Woody Allen's "Midnight In Paris" Reviewed (More Or Less)

Late me naysay at least a little on "Midnight In Paris", Woody Allen's fantasy in which he returns (in the guise of Owen Wilson) to the 1920s through some hocus pocus and hangs with Scott and Zelda, Ernest, Luis Bunuel, Picasso  and Gertrude Stein to learn a lesson in nostalgia's limitations.

For our purposes, it is a pity all we get to see of a Cole Porter is him sitting at a piano playing "Let's Fall In Love". And he is still more thoroughly realized drawn then the rest of the luminous stars of a bygone age.

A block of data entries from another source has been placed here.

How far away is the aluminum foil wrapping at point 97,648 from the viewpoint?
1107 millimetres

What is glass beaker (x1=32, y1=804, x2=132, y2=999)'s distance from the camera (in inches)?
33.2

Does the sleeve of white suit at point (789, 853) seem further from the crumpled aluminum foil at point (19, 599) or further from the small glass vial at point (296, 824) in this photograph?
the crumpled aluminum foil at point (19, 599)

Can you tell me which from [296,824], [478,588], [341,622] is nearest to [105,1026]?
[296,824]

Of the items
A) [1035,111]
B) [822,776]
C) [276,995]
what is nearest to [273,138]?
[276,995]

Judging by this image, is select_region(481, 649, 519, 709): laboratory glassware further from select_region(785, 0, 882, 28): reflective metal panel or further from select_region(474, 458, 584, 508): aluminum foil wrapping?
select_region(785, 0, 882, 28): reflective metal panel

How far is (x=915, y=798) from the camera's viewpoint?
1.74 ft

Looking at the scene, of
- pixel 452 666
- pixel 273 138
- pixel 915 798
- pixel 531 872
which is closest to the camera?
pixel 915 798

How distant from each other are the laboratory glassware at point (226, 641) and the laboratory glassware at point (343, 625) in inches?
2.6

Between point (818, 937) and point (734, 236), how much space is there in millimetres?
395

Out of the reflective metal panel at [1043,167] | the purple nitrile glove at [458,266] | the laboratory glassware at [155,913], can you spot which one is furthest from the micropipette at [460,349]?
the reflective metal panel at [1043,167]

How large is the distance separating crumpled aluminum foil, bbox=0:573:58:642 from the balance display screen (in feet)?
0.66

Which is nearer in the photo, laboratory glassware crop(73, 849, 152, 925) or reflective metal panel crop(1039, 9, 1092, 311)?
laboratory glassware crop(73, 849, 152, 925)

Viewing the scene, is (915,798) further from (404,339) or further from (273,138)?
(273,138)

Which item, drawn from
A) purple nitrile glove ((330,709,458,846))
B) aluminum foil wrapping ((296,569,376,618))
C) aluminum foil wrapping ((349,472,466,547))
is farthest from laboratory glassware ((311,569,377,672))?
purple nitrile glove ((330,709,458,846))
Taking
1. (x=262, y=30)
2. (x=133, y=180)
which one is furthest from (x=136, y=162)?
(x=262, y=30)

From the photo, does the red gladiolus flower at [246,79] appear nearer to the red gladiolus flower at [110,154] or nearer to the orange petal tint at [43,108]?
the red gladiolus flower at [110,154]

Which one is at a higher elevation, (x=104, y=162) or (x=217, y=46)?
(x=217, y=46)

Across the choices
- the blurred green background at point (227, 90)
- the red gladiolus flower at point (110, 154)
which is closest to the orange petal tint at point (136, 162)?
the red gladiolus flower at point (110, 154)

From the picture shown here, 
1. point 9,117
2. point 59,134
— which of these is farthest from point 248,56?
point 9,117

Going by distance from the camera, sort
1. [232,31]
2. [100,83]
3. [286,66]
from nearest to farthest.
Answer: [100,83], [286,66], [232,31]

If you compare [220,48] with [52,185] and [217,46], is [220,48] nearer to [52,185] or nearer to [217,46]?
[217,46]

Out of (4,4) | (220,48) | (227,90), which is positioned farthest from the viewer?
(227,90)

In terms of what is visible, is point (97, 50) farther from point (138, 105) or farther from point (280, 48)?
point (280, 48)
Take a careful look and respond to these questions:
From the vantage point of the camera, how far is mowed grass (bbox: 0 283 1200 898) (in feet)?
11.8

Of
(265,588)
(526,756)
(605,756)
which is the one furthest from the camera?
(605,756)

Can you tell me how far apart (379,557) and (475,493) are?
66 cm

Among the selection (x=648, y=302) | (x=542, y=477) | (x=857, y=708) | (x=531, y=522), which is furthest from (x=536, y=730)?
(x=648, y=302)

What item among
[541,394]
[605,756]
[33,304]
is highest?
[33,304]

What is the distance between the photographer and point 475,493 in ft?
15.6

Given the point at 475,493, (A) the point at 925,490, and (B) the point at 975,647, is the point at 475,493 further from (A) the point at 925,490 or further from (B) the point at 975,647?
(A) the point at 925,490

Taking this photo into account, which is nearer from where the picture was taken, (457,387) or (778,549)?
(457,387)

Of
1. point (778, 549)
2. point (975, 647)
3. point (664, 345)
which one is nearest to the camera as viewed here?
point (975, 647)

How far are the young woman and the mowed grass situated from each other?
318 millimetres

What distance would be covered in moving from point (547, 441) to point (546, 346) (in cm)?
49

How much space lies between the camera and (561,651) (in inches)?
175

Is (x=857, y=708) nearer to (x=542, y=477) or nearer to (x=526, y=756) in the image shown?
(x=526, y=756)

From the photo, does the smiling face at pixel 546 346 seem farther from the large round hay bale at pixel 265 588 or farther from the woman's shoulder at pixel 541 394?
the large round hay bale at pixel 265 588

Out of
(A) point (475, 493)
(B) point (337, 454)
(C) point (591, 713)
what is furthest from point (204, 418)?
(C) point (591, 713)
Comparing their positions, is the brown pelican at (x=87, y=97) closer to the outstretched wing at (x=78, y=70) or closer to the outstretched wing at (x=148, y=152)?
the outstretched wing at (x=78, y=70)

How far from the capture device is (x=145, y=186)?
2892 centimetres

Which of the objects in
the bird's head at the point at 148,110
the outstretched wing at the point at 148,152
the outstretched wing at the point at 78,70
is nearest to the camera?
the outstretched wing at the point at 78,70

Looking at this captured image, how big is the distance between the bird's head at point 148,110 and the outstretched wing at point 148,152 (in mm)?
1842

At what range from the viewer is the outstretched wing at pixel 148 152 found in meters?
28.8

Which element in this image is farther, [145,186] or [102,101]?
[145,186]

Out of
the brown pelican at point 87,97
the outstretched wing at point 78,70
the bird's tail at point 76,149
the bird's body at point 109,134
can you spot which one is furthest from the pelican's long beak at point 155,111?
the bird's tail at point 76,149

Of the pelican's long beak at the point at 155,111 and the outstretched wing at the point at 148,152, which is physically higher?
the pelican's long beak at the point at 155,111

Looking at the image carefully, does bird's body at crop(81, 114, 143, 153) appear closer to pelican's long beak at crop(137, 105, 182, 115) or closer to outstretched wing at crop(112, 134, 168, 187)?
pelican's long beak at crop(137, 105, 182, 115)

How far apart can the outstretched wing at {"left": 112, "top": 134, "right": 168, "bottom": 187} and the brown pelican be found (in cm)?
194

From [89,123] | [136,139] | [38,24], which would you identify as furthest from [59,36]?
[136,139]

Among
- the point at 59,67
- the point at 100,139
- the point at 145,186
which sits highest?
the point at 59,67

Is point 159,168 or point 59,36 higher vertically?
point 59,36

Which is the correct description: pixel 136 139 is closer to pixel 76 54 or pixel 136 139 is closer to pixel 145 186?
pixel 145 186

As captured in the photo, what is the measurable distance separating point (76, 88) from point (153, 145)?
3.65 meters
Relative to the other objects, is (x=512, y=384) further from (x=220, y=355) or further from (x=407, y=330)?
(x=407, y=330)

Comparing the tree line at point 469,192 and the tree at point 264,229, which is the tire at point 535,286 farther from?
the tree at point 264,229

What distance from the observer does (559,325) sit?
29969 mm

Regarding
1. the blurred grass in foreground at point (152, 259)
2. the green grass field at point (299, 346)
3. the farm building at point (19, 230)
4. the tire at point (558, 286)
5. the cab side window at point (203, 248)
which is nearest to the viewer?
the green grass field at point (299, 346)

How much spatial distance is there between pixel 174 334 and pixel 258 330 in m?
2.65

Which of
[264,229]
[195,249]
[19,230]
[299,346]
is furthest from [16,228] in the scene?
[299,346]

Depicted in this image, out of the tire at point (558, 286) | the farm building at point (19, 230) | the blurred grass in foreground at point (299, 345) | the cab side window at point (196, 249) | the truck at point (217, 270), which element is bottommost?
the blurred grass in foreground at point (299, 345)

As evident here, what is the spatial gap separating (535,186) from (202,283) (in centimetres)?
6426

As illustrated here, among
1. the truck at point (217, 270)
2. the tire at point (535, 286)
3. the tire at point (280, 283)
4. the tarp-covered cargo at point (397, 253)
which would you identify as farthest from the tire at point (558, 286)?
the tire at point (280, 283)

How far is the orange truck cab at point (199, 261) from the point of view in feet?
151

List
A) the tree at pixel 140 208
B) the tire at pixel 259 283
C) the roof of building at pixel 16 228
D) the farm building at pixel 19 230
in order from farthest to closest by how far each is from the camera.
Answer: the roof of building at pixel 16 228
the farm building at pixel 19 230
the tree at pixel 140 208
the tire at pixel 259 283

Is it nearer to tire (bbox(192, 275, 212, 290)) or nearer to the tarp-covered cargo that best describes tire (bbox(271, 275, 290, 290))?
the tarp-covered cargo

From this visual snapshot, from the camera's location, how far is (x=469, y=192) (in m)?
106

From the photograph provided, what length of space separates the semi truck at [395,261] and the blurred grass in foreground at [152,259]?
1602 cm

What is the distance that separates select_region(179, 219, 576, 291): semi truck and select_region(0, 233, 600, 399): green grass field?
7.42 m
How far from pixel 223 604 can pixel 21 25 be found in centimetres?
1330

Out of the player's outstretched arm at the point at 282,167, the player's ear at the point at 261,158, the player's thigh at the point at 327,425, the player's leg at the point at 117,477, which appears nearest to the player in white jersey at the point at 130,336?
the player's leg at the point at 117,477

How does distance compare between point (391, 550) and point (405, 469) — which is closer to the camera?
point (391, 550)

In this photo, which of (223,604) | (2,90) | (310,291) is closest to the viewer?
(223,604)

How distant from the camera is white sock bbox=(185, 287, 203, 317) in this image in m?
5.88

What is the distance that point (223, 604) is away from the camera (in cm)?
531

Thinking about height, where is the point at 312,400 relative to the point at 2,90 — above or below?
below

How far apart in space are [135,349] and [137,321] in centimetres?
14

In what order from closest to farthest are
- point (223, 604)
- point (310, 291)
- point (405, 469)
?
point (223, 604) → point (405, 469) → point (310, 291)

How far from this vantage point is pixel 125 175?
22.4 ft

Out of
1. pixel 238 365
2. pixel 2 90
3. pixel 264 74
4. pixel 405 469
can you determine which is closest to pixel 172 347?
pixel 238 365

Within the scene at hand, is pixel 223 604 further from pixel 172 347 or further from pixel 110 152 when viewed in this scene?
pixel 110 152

The Ernest Hemingway, asking a woman if she has having looked a wild tiger in the ear, is particularly preposterous. Simply insulting, and reminiscent of "Back To The Future" where Michael J. Fox gives Chuck Berry the idea for "Johnny B. Goode". Allen has Gil (ergo Wilson ergo Allen) give Luis Bunuel the idea for "The Discrete Charm Of The Bourgeois".

Gil  is a successful Hollywood screenwriter, engaged to a bitch on wheels, who is back in Paris with his fiance and rich in-laws. On a tipsy walk at Midnight, a call offers him a ride and he is back in the 1920s. Everybody acts exactly as you would imagine they would: it's like if you went back to 1965 and Lennon acted as though he just stepped out of "Help" than as he really was.

Anyway, blah blah blah, there's no place like Paris in the 21st Century. next.

I am a huge Woody Allen fan and I have no problems with the movie at all. But I don't have much for it either. For a fantasy to resonate it needs to be your fantasy.

Incidentally, along with Gershwin, Irving Berlin and just about nobody else, Cole Porter was the greatest songwriter of his generation and if I dropped in at a party where Cole Porter was entertaining, I would have spoken to him. At length if he would have let me.